To investigate the mechanism of impaired purinergic inhibitory neurotransmission, studies were performed in isolated varicosities in WT and DBA mice. In WT mice, under brightfield illumination, varicosities appeared rounded or oval in shape with a mean diameter of 3.45 μm (n = 500 from 3 different pools). Identity of the varicosities was confirmed by staining with synaptophysin. Varicosities from DBA mice were not different from the WT mice (Fig. 3). The mean diameter of varicosities in DBA mice was 3.39 μm (n = 500, from 3 different pools). This value is similar to that of the WT varicosities (P > 0.05). A distribution plot of the different sizes of the varicosities obtained from WT and DBA mice is also shown in Fig. 3.

Purinergic Nature of the Isolated Varicosities

We immunostained the enteric varicosities for VNUT SLC17A9 to establish the purinergic nature of the varicosities. SLC17A9 was localized to enteric varicosities (Fig. 4).
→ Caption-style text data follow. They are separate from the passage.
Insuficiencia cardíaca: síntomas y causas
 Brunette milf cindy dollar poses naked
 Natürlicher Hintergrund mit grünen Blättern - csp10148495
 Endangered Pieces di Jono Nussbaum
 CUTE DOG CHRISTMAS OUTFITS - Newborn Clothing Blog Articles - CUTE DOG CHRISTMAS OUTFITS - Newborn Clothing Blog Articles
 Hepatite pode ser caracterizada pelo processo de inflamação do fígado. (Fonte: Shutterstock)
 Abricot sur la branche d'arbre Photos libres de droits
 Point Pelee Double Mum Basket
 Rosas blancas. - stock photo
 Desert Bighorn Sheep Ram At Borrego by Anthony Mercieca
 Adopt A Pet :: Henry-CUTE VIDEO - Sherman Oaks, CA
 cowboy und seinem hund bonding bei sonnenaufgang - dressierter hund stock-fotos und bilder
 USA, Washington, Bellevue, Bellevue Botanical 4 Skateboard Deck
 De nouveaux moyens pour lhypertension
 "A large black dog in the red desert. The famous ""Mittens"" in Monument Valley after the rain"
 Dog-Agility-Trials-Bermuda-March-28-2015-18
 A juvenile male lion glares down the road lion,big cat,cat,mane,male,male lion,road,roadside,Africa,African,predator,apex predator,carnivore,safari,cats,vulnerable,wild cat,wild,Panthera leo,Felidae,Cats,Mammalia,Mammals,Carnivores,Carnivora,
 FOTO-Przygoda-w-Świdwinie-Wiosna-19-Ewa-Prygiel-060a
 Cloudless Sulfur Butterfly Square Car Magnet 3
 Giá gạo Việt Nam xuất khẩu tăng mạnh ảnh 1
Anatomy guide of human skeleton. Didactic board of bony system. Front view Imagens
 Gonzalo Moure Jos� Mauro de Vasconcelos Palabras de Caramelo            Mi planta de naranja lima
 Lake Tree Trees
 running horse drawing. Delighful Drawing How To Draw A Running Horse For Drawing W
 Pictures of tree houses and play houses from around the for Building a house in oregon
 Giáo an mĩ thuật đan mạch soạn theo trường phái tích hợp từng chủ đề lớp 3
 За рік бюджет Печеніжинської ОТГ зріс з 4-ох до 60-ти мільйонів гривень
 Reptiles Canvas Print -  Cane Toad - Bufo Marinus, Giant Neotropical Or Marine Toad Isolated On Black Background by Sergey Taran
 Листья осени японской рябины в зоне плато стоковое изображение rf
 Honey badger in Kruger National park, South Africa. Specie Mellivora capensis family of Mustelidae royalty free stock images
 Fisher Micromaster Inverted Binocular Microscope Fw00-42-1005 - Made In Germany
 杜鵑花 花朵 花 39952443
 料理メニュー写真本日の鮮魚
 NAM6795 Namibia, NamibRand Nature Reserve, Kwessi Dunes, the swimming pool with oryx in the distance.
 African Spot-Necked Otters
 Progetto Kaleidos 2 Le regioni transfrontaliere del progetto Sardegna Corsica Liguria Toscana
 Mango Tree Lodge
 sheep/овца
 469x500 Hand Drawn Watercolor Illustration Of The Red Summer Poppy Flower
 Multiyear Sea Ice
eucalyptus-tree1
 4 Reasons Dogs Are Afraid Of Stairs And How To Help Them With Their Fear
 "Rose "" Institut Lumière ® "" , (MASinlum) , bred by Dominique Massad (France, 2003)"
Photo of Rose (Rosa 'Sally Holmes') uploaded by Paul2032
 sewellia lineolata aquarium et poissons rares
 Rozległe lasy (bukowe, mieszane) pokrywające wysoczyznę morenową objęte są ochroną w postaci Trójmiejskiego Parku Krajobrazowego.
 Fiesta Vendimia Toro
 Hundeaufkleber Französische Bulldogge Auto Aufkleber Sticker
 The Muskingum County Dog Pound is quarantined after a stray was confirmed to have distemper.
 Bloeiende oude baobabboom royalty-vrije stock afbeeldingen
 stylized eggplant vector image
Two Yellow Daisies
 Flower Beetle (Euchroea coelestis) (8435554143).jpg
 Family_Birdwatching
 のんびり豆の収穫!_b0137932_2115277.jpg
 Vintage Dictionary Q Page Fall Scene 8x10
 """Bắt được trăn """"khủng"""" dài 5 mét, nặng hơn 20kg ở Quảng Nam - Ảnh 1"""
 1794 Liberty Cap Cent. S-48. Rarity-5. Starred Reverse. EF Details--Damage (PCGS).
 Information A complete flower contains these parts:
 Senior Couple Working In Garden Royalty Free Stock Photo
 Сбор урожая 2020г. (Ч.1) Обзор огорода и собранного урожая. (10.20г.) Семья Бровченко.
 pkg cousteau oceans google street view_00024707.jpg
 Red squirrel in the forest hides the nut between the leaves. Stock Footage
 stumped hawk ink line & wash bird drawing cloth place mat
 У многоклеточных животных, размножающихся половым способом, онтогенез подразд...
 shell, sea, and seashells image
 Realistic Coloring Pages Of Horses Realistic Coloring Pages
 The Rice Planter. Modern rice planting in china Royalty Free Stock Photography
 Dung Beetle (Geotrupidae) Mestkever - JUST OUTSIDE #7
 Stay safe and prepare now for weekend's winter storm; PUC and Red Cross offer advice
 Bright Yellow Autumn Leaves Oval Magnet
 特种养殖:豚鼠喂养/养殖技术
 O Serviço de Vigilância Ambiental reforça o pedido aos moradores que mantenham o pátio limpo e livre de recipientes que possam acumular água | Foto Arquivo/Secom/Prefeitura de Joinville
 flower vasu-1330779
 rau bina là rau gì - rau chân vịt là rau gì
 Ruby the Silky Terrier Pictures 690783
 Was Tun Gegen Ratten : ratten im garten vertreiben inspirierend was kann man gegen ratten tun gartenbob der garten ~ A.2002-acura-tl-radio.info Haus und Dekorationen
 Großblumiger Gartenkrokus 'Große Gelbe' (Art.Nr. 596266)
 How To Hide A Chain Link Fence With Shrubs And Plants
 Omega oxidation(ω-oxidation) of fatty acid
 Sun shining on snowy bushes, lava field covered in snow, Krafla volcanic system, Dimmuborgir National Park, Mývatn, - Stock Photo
This is the first demonstration of distribution of the VNUT SLC17A9 in the nerve terminals of the gut muscularis externa.

Colocalization of ATP transporter with other neurotransmitters.

To determine whether the VNUT SLC17A9 was localized to the inhibitory nitrergic varicosities, double staining was done for SLC17A9 and nNOS. In WT mice, varicosities that stained for nNOS also stained for SLC17A9 (Pearson's correlation coefficient 0.89, 94.5% overlap, respectively) (Fig. 4). We also examined whether SLC17A9 colocalized with vAChT in the excitatory varicosities. Double staining for SLC17A9 and vAChT showed the varicosities that stained for vAChT also stained for the SLC17A9 (Pearson's correlation coefficient 0.94, 96% overlap) (Fig. 4). These observations suggest that SLC17A9 was colocalized in both nitrergic and cholinergic varicosities. It was noted that, although several nitrergic or cholinergic varicosities colocalized with SLC17A9, many varicosities that were neither nitrergic nor cholinergic stained for SLC17A9, suggesting that ATP transporter may be present in a diverse pool of varicosities that do not contain nNOS or vAChT. Similar observations were made in DBA mice (data not shown).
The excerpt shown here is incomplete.